22 July 2016
Dear colleagues and students,
Recently the Executive of the University of Cape Town made a decision concerning the upcoming TB Davie Academic Freedom Lecture. The invited speaker was Mr Flemming Rose, the cultural editor of the Danish magazine, Jyllands Posten, which in 2005 had published a series of cartoons depicting the Prophet Mohammed. The publication of the cartoons generated extensive debate and controversy globally, regarding freedom of speech, blasphemy and Islamophobia, and was accompanied by public protests, riots and even loss of life. Most print media around the world refused to republish them.
It should be noted that when the Academic Freedom Committee (AFC) issued this invitation to Mr Rose in March 2015, the climate on university campuses across South Africa was much quieter than it is now.
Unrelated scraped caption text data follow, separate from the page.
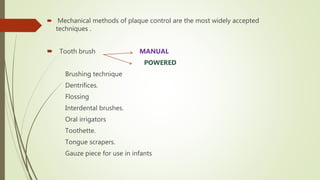  Mechanical methods of plaque control are the most widely accepted
techniques .
 Tooth brush MANUAL
POWERED
Brushing technique
Dentrifices.
Flossing
Interdental brushes.
Oral irrigators
Toothette.
Tongue scrapers.
Gauze piece for use in infants
 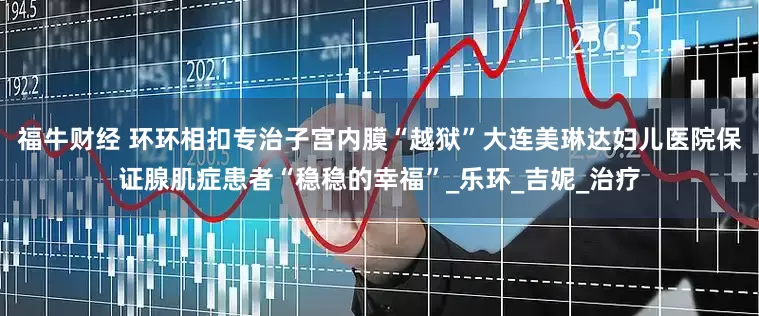 福牛财经 环环相扣专治子宫内膜“越狱”大连美琳达妇儿医院保证腺肌症患者“稳稳的幸福”_乐环_吉妮_治疗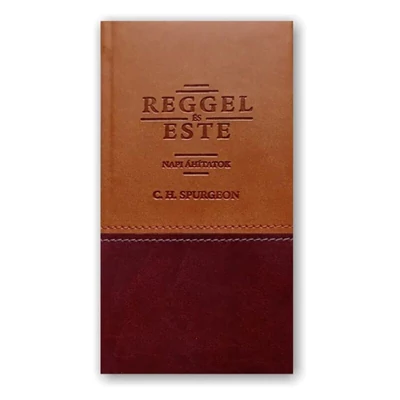 C. H. Spurgeon - Reggel és este - Napi áhítatok
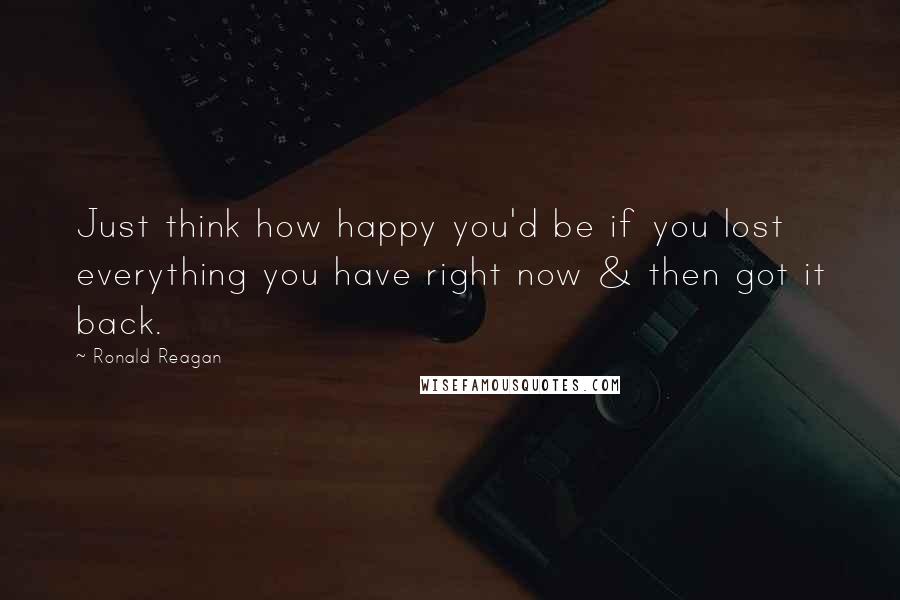 Ronald Reagan Quotes: Just think how happy you'd be if you lost everything you have right now & then got it back.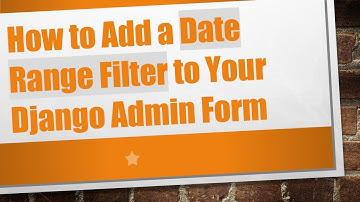 How to Add a Date Range Filter to Your Django Admin Form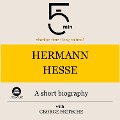 Hermann Hesse: A short biography - George Fritsche, Minute Biographies, Minutes
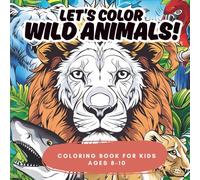 Let's Color Wild Animals! Coloring Book for Kids Ages 8-10: Fun and Relaxing Animal Pages with Lions, Elephants, Tigers, Giraffes and More
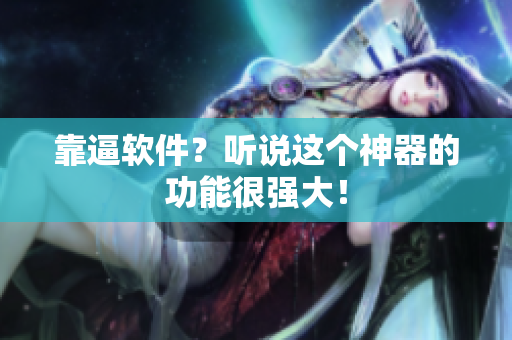 靠逼软件？听说这个神器的功能很强大！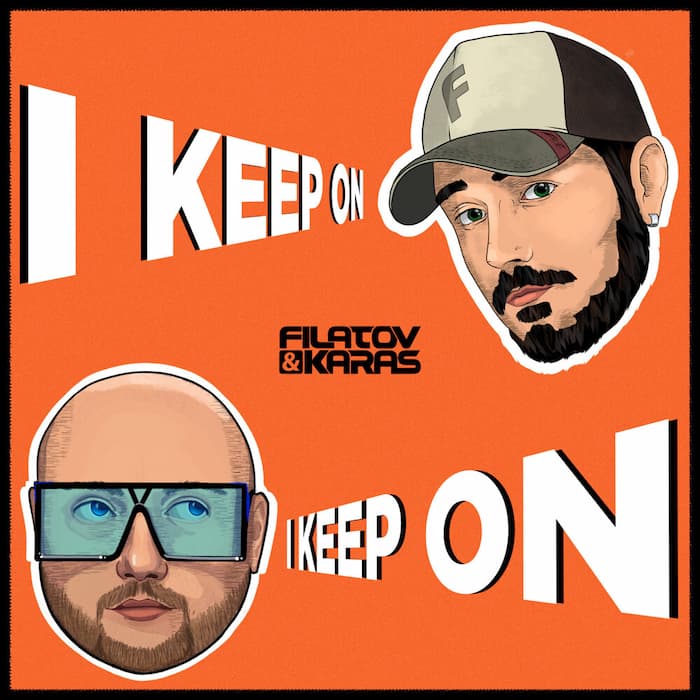 Рингтон I Keep On (Filatov & Karas)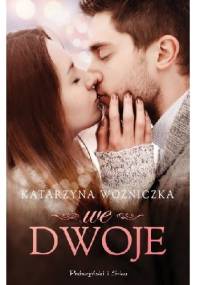 We dwoje - Katarzyna Woźniczka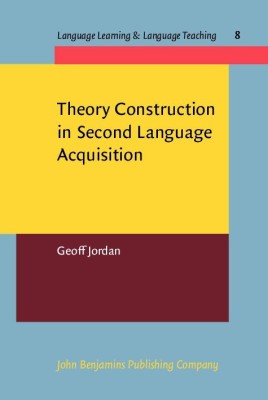 Theory Construction in Second Language Acquisition(English, Hardcover, Jordan Geoff)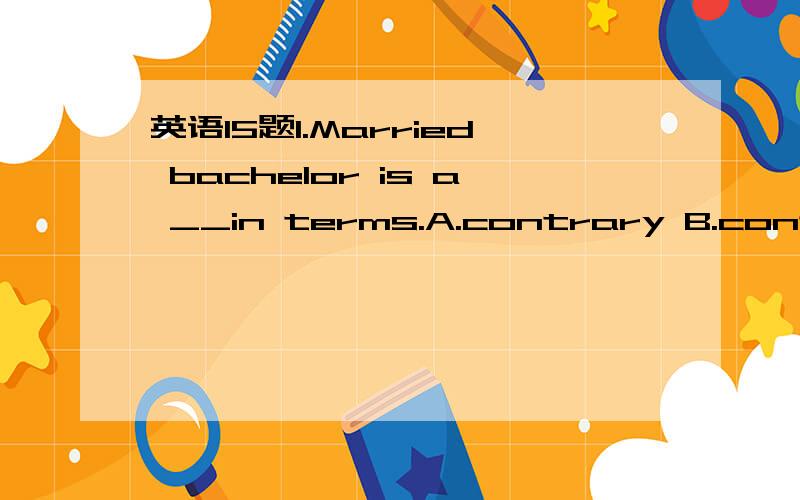 英语15题1.Married bachelor is a __in terms.A.contrary B.contradiction C.conflict D.contract2.Business negotiation is __ communication between people of mutual interest.A.Professionally B.essentially C.effectively D.properly3.Their discussion only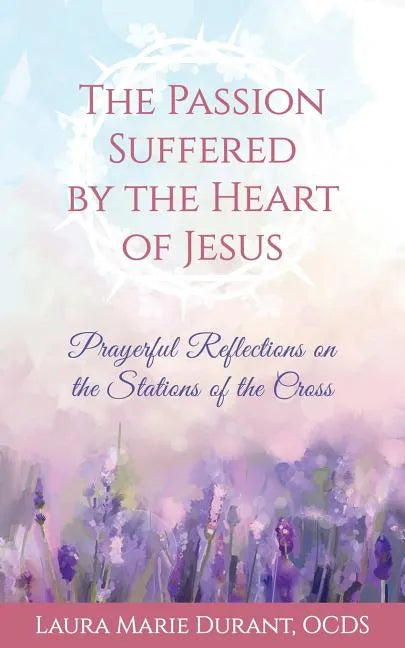 The Passion Suffered by the Heart of Jesus: Prayerful Reflections on the Stations of the Cross - Paperback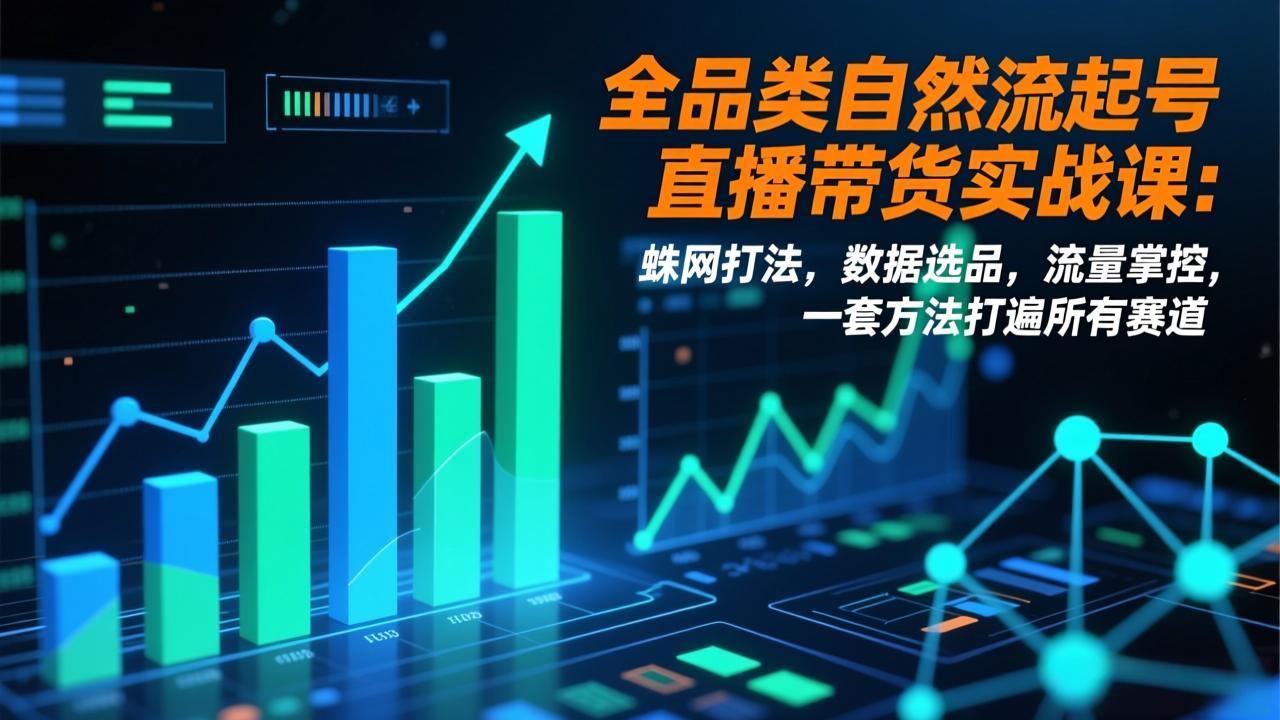 全品类自然流起号直播带货实战课：蛛网打法，数据选品，流量掌控，一套方法打遍所有赛道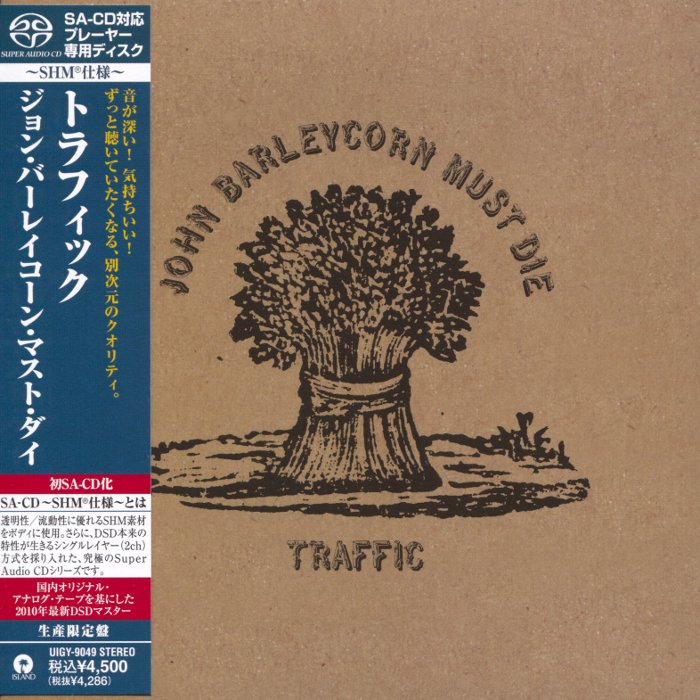 Traffic – John Barleycorn Must Die (1970) [Japanese Limited SHM-SACD 2010 # UIGY-9049] {SACD ISO + FLAC 24bit/88,2kHz}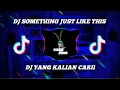 DJ SOMETHING JUST LIKE THIS SLOW TIK TOK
The UCT Executive remains committed to academic freedom and freedom of expression and we view these rights as fundamental to our institutional culture. As with all rights, however, context and consequence are also critical. We recognise that UCT also has a paramount responsibility to the campus community.
After giving careful and extensive thought to this matter, the UCT Executive made the decision, with great reluctance and regret, to ask the AFC to withdraw the invitation to Mr Rose. On behalf of the Executive team Vice-Chancellor Dr Max Price wrote to the committee outlining the reasons for this decision and I share this letter with you here, along with the AFC's response.
One result of the Executive's decision is that there will be no TB Davie Academic Freedom Lecture this year.
We accept that there will always be difference of opinion on a matter such as this one, and engagement is helpful for deepening our understanding of this kind of issue.